Мощь, обоготворившая Паллас Рил, пронизала и ее дочь.
– Когда ты здесь, я по тебе очень скучаю, – проговорила Фейт. – Без музыки так одиноко. Но ты и папе нужна.
– Да, – проговорила Шанна. – Знаю.
– Ты поэтому грустишь? Вы с папой поссорились?
– Нет, не ссорились. С твоим папой теперь никто не ссорится, – безнадежно отозвалась Шанна, глядя туда, где исчез в облаках «ночной сокол». – По-моему, в том-то и беда.
Дом оседал. Двести лет без ремонта. Почерневшие от смога стены впитывали свет единственного треснувшего уличного фонаря, не отражая. Кривоватый прямоугольник высился в мутной ночи, словно окно в забвение.
Хари стоял на искрошенной мостовой переулка, глядя туда, где было окно его комнаты: квартира 3F, третий этаж, дальняя дверь от лестницы. Три комнаты и встроенный шкаф, куда едва помещалась койка восьмилетнего мальчишки.
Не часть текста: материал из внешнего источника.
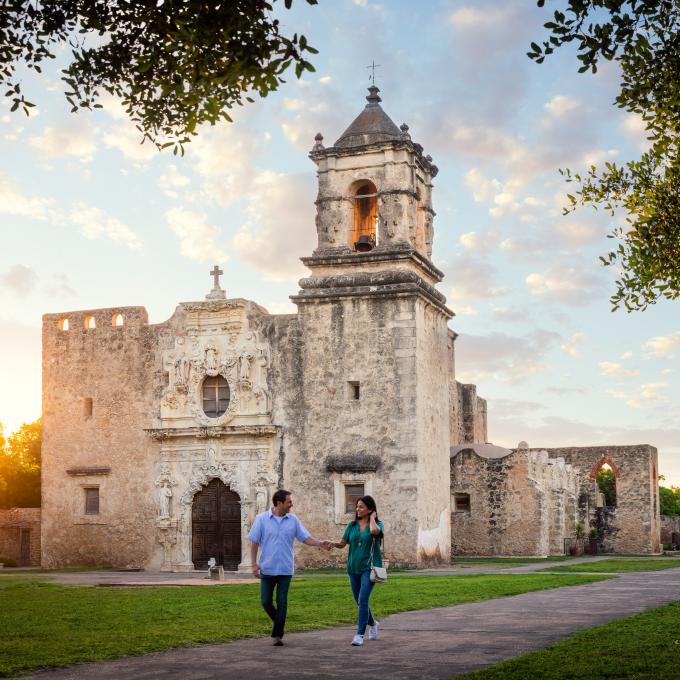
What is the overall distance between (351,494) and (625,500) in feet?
57.9

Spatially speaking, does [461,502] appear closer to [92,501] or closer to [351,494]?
[351,494]

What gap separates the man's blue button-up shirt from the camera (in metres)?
11.5

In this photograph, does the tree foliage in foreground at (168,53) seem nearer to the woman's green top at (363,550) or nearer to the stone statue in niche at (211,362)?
the woman's green top at (363,550)

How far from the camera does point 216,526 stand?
29.8 meters

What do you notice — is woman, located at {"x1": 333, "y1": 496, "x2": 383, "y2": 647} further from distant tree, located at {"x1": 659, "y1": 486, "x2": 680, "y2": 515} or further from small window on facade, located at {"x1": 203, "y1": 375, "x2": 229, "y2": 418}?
distant tree, located at {"x1": 659, "y1": 486, "x2": 680, "y2": 515}

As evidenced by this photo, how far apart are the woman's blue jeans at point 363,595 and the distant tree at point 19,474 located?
1252 inches

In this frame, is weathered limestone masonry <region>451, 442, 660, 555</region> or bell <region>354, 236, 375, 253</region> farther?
weathered limestone masonry <region>451, 442, 660, 555</region>

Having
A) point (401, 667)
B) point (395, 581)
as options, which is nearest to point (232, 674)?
point (401, 667)

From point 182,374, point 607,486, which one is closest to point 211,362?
point 182,374

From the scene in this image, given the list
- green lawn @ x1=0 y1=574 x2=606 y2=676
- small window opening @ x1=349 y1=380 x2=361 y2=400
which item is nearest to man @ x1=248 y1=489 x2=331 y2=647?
green lawn @ x1=0 y1=574 x2=606 y2=676

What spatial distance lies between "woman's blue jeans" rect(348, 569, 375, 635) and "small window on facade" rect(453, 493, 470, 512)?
74.8 feet

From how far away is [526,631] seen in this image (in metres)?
12.3

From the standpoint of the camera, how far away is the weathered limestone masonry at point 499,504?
33.6 meters

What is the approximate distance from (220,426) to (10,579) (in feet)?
22.7
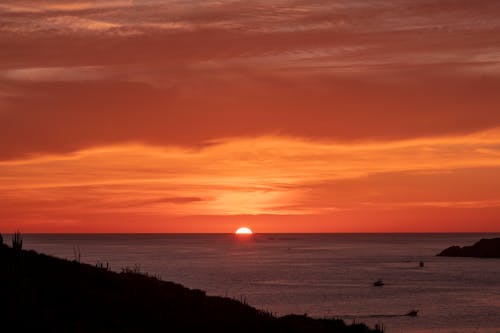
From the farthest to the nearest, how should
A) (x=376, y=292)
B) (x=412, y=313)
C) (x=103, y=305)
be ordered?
1. (x=376, y=292)
2. (x=412, y=313)
3. (x=103, y=305)

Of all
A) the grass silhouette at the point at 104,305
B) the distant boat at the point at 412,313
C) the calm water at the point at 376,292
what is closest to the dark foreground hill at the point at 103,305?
the grass silhouette at the point at 104,305

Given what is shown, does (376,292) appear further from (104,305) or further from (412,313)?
(104,305)

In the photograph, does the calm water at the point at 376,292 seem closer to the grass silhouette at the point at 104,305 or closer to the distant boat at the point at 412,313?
the distant boat at the point at 412,313

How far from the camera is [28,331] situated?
3438 centimetres

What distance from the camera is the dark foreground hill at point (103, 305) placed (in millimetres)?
36438

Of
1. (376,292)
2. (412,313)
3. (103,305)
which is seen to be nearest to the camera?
(103,305)

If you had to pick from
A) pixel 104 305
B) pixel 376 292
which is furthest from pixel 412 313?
pixel 104 305

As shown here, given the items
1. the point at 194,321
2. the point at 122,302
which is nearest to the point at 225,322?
the point at 194,321

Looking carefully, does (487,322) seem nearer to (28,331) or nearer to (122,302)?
(122,302)

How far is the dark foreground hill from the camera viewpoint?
120 feet

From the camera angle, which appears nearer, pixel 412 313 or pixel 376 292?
pixel 412 313

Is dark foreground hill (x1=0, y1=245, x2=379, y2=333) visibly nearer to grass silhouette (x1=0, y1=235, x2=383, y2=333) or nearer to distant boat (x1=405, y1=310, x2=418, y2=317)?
grass silhouette (x1=0, y1=235, x2=383, y2=333)

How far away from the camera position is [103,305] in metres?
40.3

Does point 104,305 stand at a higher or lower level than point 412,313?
higher
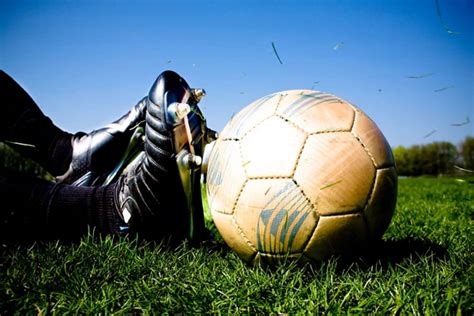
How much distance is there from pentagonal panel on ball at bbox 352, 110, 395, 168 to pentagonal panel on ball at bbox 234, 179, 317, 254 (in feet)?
1.40

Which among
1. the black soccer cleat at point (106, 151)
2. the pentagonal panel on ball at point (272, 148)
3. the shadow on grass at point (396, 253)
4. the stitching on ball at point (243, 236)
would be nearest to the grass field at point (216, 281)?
the shadow on grass at point (396, 253)

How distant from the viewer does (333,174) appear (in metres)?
1.82

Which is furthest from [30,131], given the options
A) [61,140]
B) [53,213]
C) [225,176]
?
[225,176]

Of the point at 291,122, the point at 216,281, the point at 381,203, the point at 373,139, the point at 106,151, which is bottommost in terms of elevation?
the point at 216,281

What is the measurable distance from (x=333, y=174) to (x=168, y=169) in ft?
3.06

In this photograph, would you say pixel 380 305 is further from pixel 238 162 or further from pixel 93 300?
pixel 93 300

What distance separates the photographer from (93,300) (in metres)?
1.59

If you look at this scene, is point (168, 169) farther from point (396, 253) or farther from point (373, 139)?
point (396, 253)

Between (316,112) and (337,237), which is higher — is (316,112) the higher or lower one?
the higher one

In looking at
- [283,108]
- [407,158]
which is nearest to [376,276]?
[283,108]

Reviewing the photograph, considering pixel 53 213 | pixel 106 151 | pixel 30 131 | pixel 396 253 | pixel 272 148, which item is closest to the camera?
pixel 272 148

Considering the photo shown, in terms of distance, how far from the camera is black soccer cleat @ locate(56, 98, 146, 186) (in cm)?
296

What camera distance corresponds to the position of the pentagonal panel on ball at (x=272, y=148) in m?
1.85

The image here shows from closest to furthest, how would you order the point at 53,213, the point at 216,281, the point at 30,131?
the point at 216,281, the point at 53,213, the point at 30,131
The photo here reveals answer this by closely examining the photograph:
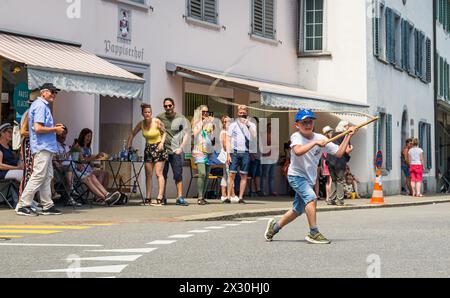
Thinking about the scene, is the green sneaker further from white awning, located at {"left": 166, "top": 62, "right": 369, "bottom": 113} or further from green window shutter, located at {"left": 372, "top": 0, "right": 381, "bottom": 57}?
green window shutter, located at {"left": 372, "top": 0, "right": 381, "bottom": 57}

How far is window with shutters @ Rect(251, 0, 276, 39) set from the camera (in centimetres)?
2736

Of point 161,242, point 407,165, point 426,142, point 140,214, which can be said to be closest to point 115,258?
point 161,242

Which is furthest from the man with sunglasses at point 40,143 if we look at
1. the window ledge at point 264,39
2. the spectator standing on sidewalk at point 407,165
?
the spectator standing on sidewalk at point 407,165

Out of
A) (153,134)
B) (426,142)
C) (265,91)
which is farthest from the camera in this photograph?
(426,142)

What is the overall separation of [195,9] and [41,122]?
9.95 meters

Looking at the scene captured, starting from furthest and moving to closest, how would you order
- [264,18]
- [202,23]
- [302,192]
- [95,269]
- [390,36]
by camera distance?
[390,36]
[264,18]
[202,23]
[302,192]
[95,269]

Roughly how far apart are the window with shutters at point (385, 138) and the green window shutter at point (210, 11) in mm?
8182

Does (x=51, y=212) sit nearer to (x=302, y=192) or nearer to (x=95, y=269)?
(x=302, y=192)

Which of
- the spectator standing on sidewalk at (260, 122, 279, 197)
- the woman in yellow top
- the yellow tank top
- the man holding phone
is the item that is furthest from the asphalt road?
the spectator standing on sidewalk at (260, 122, 279, 197)

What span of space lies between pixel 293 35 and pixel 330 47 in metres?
1.25

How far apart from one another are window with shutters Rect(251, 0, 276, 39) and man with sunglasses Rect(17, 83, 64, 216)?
12324 millimetres

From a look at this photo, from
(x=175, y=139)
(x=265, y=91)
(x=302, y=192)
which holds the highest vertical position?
(x=265, y=91)

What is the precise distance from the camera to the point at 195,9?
2458 centimetres

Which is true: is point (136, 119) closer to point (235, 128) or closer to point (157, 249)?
point (235, 128)
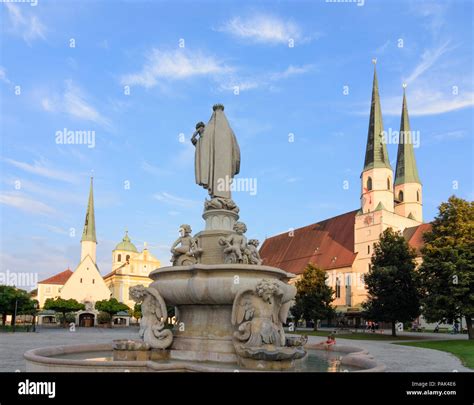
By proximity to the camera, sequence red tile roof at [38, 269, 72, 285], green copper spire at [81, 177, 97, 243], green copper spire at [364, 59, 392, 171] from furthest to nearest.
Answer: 1. green copper spire at [81, 177, 97, 243]
2. red tile roof at [38, 269, 72, 285]
3. green copper spire at [364, 59, 392, 171]

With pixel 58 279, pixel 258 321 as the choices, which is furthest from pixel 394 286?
pixel 58 279

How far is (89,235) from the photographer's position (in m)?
94.2

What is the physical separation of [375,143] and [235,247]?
69944mm

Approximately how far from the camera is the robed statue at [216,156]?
1266cm

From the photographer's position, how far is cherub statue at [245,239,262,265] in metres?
11.1

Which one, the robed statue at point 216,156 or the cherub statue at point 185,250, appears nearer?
the cherub statue at point 185,250

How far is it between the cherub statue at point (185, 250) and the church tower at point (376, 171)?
6511 centimetres

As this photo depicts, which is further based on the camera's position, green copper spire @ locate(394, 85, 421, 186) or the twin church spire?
green copper spire @ locate(394, 85, 421, 186)

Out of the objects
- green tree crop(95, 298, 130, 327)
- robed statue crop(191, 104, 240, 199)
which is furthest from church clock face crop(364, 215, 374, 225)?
robed statue crop(191, 104, 240, 199)

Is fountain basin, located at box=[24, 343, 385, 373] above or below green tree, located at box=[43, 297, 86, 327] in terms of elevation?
above

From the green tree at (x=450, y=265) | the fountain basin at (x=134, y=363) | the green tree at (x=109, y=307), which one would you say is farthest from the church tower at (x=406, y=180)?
the fountain basin at (x=134, y=363)

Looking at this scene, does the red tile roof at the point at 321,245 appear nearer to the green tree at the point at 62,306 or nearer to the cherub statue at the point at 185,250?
the green tree at the point at 62,306

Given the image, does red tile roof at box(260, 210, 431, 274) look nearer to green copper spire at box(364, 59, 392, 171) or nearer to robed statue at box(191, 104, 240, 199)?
green copper spire at box(364, 59, 392, 171)
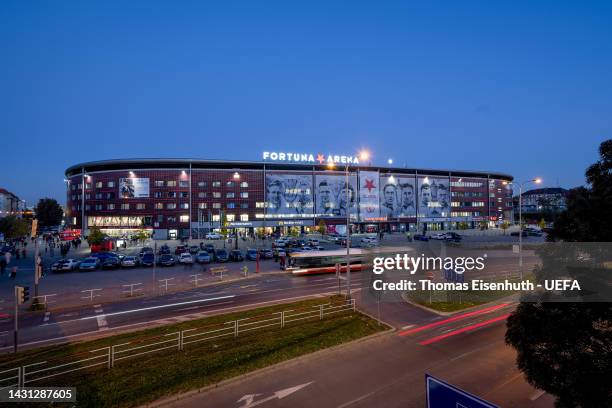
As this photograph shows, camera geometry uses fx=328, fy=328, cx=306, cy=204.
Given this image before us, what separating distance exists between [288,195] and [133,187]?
145ft

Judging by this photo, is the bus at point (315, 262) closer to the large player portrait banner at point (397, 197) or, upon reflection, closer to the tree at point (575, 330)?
the tree at point (575, 330)

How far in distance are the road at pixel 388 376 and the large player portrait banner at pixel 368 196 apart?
87084 mm

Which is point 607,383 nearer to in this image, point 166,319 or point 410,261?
point 166,319

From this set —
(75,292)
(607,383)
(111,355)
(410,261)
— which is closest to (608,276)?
(607,383)

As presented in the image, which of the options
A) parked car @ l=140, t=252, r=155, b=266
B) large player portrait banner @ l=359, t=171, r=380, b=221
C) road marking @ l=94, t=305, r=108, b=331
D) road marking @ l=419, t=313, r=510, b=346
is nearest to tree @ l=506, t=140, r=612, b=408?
road marking @ l=419, t=313, r=510, b=346

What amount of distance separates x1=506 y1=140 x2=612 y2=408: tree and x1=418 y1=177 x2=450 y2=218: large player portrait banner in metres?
111

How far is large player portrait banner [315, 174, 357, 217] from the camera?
103 meters

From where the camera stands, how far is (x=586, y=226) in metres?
7.46

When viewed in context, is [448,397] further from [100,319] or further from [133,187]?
[133,187]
В этом шкафу он жил еще месяц после своего шестнадцатого дня рождения.
И окно, которое открывалось бесшумно, только если очень постараться; будь его глаза чуть позорче или свет чуть поярче, он точно различил бы следы от веревки на древнем алюминиевом подоконнике.
Он все еще чувствовал, как моток этой веревки давит ему на ребра из своего тайника между его тонким походным матрасом и стальными перекладинами каркаса койки. Веревка десятки раз спасала ему жизнь. Порой единственное, что могло спасти его от приступов отцовского убийственного гнева, – это запереть комнату изнутри и через окно вылезти на улицу. Там, среди шлюх, наркоманов, извращенцев, юный Хари чувствовал себя в большей безопасности, чем рядом с отцом.